Today, most research data providers either offer unauthenticated access or maintain their own user management. Both approaches have their drawbacks: Unauthenticated access limits the kind of data that is being offered to consumers and does not allow auditing of the access to the data. Maintaining its own user management on the other hand tends to be a high maintenance effort if done properly. In addition, it is rather inconvenient for the user who has to keep track of many different credentials. On the other hand, many European nations either have built or are building national authentication and authorization infrastructures (AAI). One key element of these infrastructures is the fact that the employing institution of the user performs the user authentication. The employing institution is the “natural” institution to authenticate the user, as it is best suited to keep track of this status (even if it is only because of his salary). However, there is normally no trust relation between the research data provider and the employing institution and/or the security frameworks of these two parties are not interoperable.
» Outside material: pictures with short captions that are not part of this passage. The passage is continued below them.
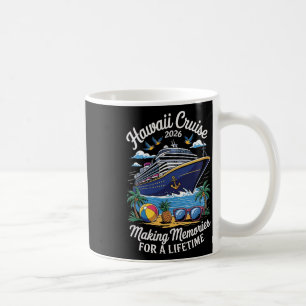 Caneca De Café Cruzeiro no Havaí Viagem de Férias 2026 Família Co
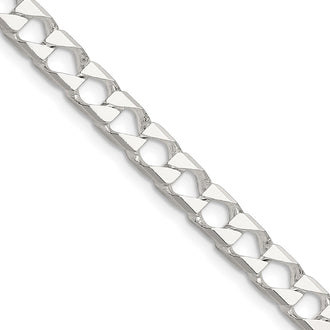 Exclusive 5.75mm Sterling Silver Double Curb Chain - Affordable Luxury Jewelry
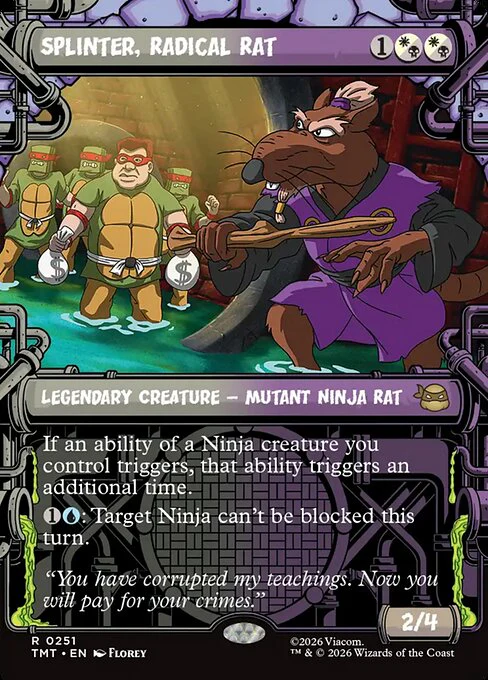 Splinter, Radical Rat [ #0251 Sewer Frame Showcase ] (TMT-R)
Furthermore, it should be acknowledged that it is unlikely that all service providers will enter one big trusted domain and therefore the focus should be put on bridging of different trust domains.

Recommendation

Promote the interoperability of national authentication and authorization infrastructure and research data providers by bridging different trust domains.

Stakeholders and Impact

  • Research data providers should aim to capitalize on the authentication mechanisms provided by the user’s employing institution and mitigated through national authorization and authentication infrastructures. This provides a scalable authentication system and frees the data provider from user management duties.
  • National authentication and authorization systems should accelerate their interoperability with research data service providers at the European level.
  • Policy makers should promote policies bridging trust domains between data providers and national AAIs.
  • Software providers should develop services and frameworks that allow transforming user security tokens between different trust domains.